◆ Task objective
Print the records word for word, from the first one through the line that contains "02/2015 Citroen Grand", including that line, and leave out the pictures.

◆ Input records

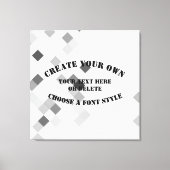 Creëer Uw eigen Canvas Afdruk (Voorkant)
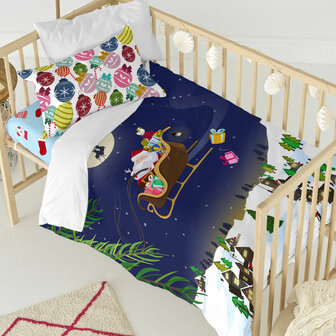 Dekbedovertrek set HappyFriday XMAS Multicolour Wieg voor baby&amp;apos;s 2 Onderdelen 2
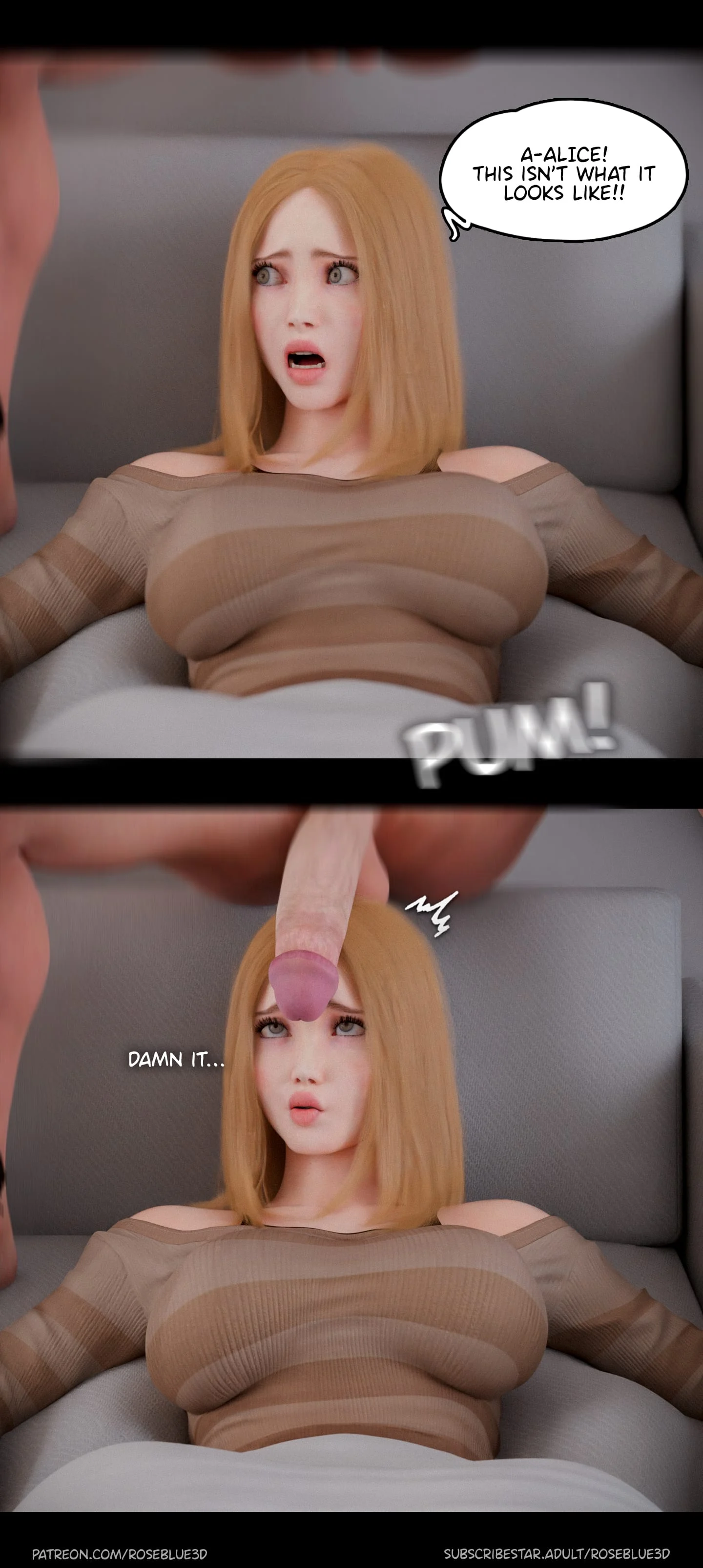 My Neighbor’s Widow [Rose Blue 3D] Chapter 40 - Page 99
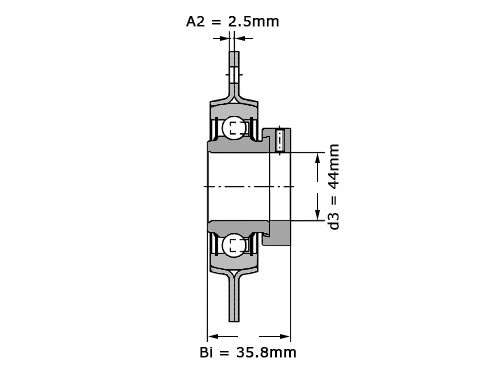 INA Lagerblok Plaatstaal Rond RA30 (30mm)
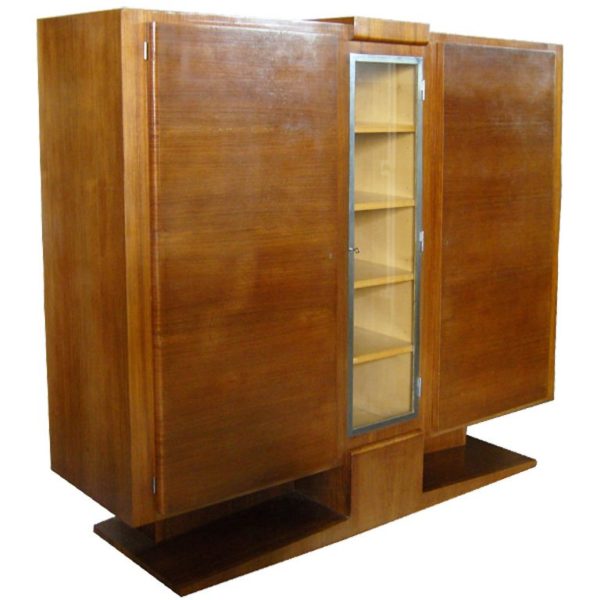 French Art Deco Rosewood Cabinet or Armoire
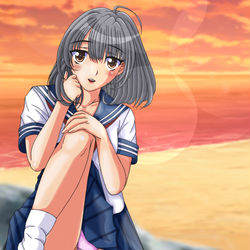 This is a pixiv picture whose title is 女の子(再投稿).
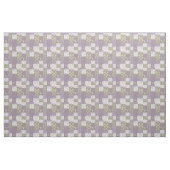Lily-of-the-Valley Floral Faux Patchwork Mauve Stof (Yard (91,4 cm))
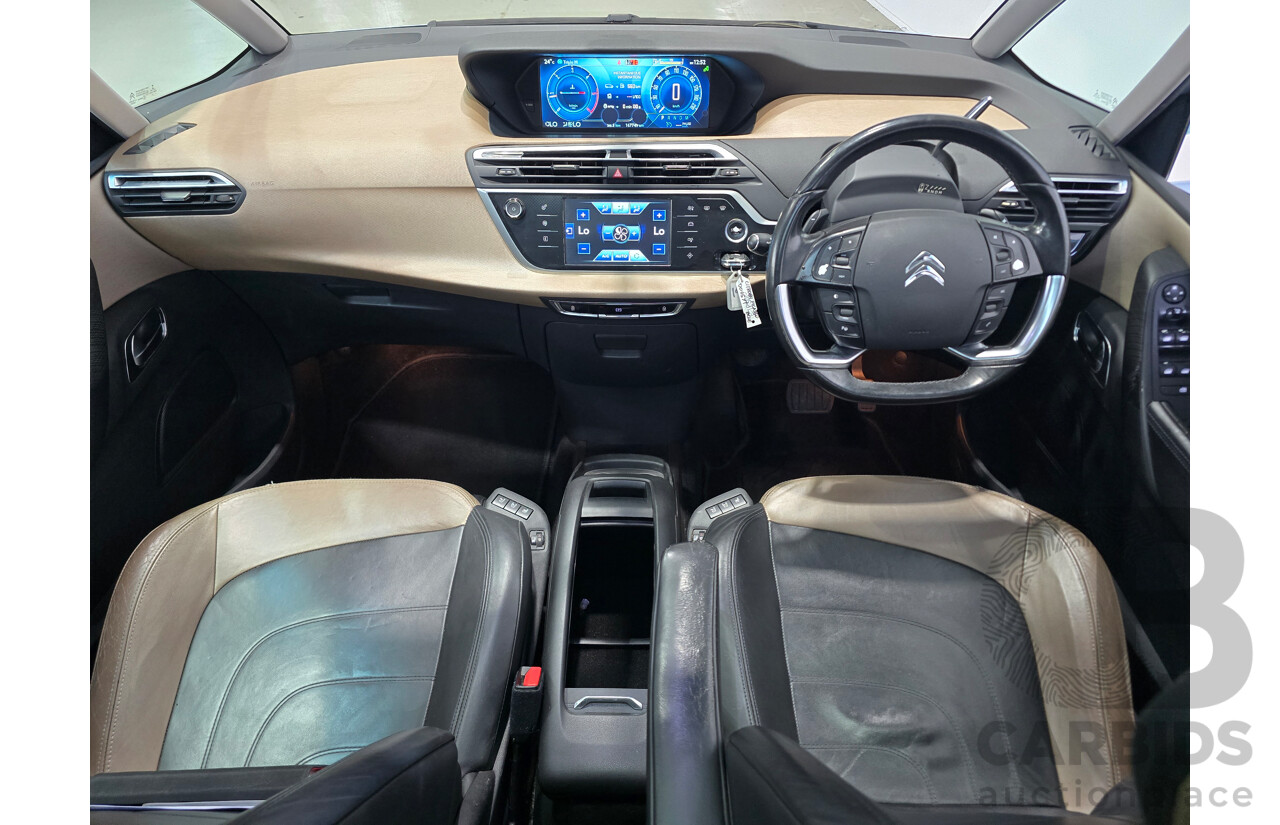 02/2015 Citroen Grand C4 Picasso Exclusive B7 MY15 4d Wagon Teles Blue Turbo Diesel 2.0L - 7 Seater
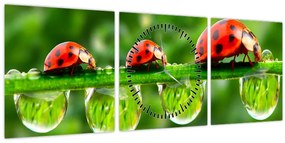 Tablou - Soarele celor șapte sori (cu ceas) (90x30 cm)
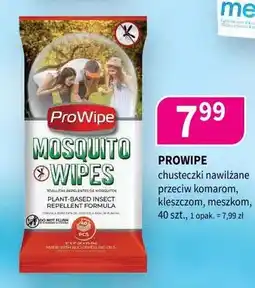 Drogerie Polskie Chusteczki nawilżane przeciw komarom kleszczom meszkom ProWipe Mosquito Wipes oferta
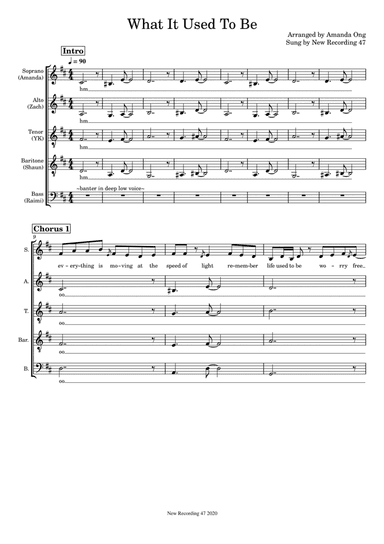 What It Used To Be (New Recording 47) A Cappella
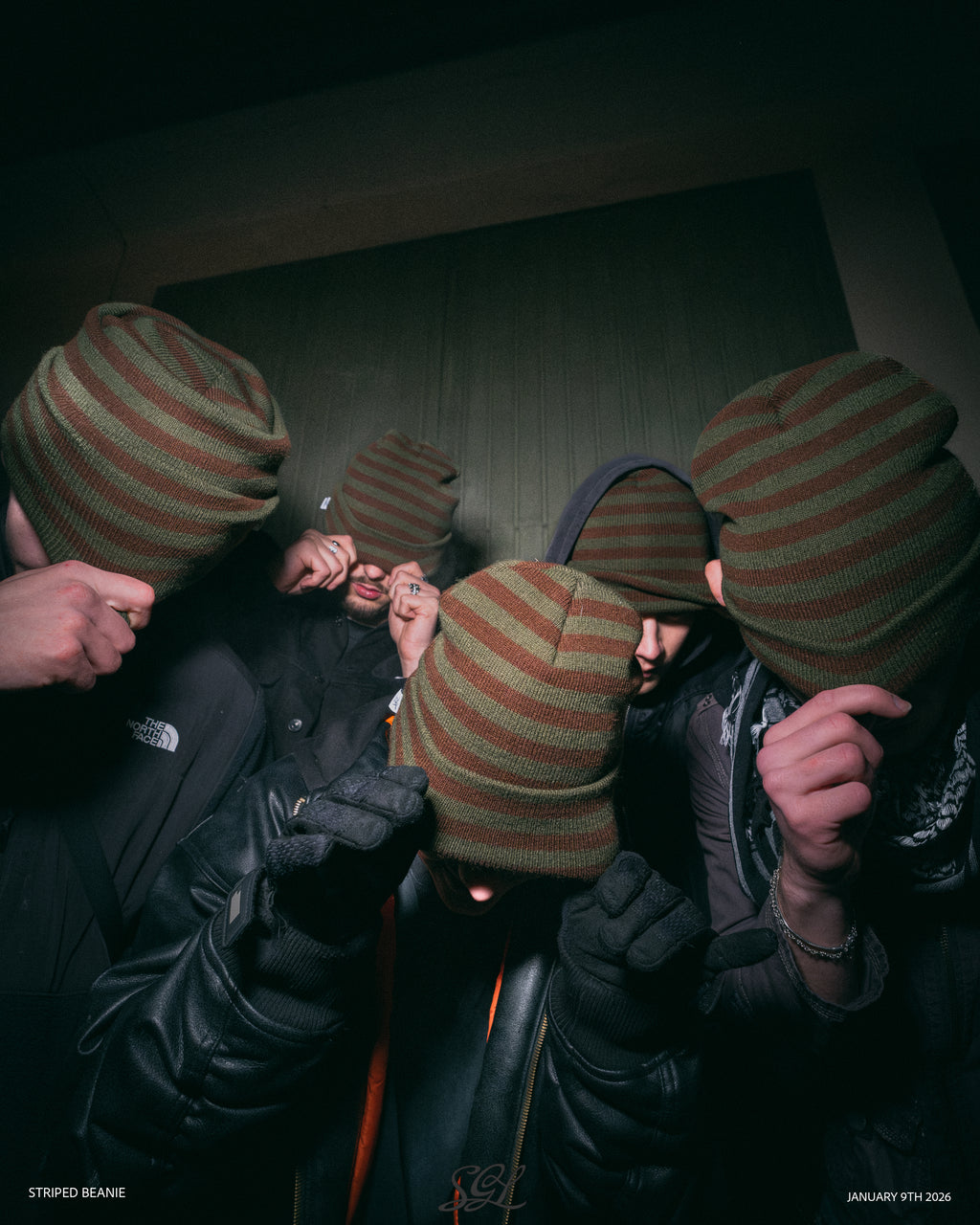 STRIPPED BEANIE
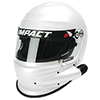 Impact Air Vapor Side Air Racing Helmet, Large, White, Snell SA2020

◆ Final answer
 Creëer Uw eigen Canvas Afdruk (Voorkant)
 Dekbedovertrek set HappyFriday XMAS Multicolour Wieg voor baby&amp;apos;s 2 Onderdelen 2
 My Neighbor’s Widow [Rose Blue 3D] Chapter 40 - Page 99
 INA Lagerblok Plaatstaal Rond RA30 (30mm)
 French Art Deco Rosewood Cabinet or Armoire
 This is a pixiv picture whose title is 女の子(再投稿).
Lily-of-the-Valley Floral Faux Patchwork Mauve Stof (Yard (91,4 cm))
 02/2015 Citroen Grand C4 Picasso Exclusive B7 MY15 4d Wagon Teles Blue Turbo Diesel 2.0L - 7 Seater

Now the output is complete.